INSTRUCTIONS FOR THE TASK | Transcribe the following passage from the preface to Osler's lectures below, beginning at the words "delivered at Yale" and stopping after "and intended alterations.".

SOURCE DOCUMENT |
The manuscript of Sir William Osler’s lectures
on the “Evolution of Modern Medicine,”
delivered at Yale University in April, 1913, on the
Silliman Foundation, was immediately turned in to the
Yale University Press for publication. Duly set
in type, proofs in galley form had been submitted
to him and despite countless interruptions he had already
corrected and revised a number of the galleys when
the great war came. But with the war on, he threw
himself with energy and devotion into the military
and public duties which devolved upon him and so never
completed his proof-reading and intended alterations.
The careful corrections which Sir William made in
the earlier galleys show that the lectures were dictated,
in the first instance, as loose memoranda for oral
delivery rather than as finished compositions for the
eye, while maintaining throughout the logical continuity
and the engaging con moto which were so characteristic
of his literary style. In revising the lectures
for publication, therefore, the editors have merely
endeavored to carry out, with care and befitting reverence,
the indications supplied in the earlier galleys by
Sir William himself. In supplying dates and references
which were lacking, his preferences as to editions
and readings have been borne in mind. The slight
alterations made, the adaptation of the text to the
eye, detract nothing from the original freshness of
the work.
In a letter to one of the editors, Osler described
these lectures as “an aeroplane flight over
the progress of medicine through the ages.”
They are, in effect, a sweeping panoramic survey of
the whole vast field, covering wide areas at a rapid
pace, yet with an extraordinary variety of detail.
The slow, painful character of the evolution of medicine
from the fearsome, superstitious mental complex of
primitive man, with his amulets, healing gods and
disease demons, to the ideal of a clear-eyed rationalism
is traced with faith and a serene sense of continuity.
The author saw clearly and felt deeply that the men
who have made an idea or discovery viable and valuable
to humanity are the deserving men; he has made the
great names shine out, without any depreciation of
the important work of lesser men and without cluttering
up his narrative with the tedious prehistory of great
discoveries or with shrill claims to priority.
Of his skill in differentiating the sundry “strains”
of medicine, there is specific witness in each section.
Osler’s wide culture and control of the best
available literature of his subject permitted him
to range the ampler aether of Greek medicine or the
earth-fettered schools of today with equal mastery;
there is no quickset of pedantry between the author
and the reader. The illustrations (which he had
doubtless planned as fully for the last as for the
earlier chapters) are as he left them; save that,
lacking legends, these have been supplied and a few
which could not be identified have with regret been
omitted. The original galley proofs have been
revised and corrected from different viewpoints by
Fielding H.
Garrison, Harvey Cushing, Edward C. Streeter
and latterly by Leonard L. Mackall (Savannah, Ga.),
whose zeal and persistence in the painstaking verification
of citations and references cannot be too highly commended.

SUPPLIED INFORMATION |
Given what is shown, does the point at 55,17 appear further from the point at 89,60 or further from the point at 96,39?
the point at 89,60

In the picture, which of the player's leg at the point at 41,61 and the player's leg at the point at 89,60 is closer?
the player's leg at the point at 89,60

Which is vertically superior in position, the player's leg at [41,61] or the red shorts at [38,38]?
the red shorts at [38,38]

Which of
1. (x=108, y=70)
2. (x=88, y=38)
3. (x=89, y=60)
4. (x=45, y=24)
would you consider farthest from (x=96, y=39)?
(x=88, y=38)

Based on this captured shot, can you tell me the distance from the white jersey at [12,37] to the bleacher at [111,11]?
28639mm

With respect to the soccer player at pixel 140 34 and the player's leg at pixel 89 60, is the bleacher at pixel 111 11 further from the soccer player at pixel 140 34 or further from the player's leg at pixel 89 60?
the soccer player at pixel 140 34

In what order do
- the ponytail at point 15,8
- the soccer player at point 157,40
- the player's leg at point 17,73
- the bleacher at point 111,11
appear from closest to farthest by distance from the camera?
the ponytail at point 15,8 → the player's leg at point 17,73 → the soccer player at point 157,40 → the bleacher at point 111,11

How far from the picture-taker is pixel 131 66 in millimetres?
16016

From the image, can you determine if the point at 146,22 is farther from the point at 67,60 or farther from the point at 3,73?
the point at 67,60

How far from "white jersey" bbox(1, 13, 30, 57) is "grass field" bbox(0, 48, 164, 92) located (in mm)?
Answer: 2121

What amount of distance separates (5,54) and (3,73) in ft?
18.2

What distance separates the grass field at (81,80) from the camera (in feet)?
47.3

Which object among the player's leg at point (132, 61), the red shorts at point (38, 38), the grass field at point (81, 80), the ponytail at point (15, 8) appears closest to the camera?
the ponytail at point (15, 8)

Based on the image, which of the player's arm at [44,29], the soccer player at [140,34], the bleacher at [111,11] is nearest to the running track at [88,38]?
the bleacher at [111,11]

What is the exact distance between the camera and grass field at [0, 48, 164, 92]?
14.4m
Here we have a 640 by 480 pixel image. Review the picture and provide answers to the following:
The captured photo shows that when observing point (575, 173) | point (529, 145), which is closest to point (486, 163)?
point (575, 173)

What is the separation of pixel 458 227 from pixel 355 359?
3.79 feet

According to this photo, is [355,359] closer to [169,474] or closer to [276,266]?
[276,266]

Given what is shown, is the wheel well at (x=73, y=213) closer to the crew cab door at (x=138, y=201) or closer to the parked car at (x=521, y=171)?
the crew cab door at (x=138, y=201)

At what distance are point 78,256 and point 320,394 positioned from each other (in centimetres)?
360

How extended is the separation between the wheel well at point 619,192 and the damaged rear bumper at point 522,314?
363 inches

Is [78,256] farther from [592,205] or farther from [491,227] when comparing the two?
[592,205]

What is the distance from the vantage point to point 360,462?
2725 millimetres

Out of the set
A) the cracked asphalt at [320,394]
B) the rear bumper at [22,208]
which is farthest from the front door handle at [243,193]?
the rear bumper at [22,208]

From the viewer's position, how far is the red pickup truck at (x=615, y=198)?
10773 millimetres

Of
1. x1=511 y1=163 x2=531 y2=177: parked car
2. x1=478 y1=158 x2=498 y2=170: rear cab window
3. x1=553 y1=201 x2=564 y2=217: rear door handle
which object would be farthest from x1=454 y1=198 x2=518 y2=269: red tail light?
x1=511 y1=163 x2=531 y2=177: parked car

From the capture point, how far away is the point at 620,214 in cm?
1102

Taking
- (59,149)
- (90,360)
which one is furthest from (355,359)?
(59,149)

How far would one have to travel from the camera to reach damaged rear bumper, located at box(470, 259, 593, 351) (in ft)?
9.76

COMPLETED EXERCISE |
delivered at Yale University in April, 1913, on the
Silliman Foundation, was immediately turned in to the
Yale University Press for publication. Duly set
in type, proofs in galley form had been submitted
to him and despite countless interruptions he had already
corrected and revised a number of the galleys when
the great war came. But with the war on, he threw
himself with energy and devotion into the military
and public duties which devolved upon him and so never
completed his proof-reading and intended alterations.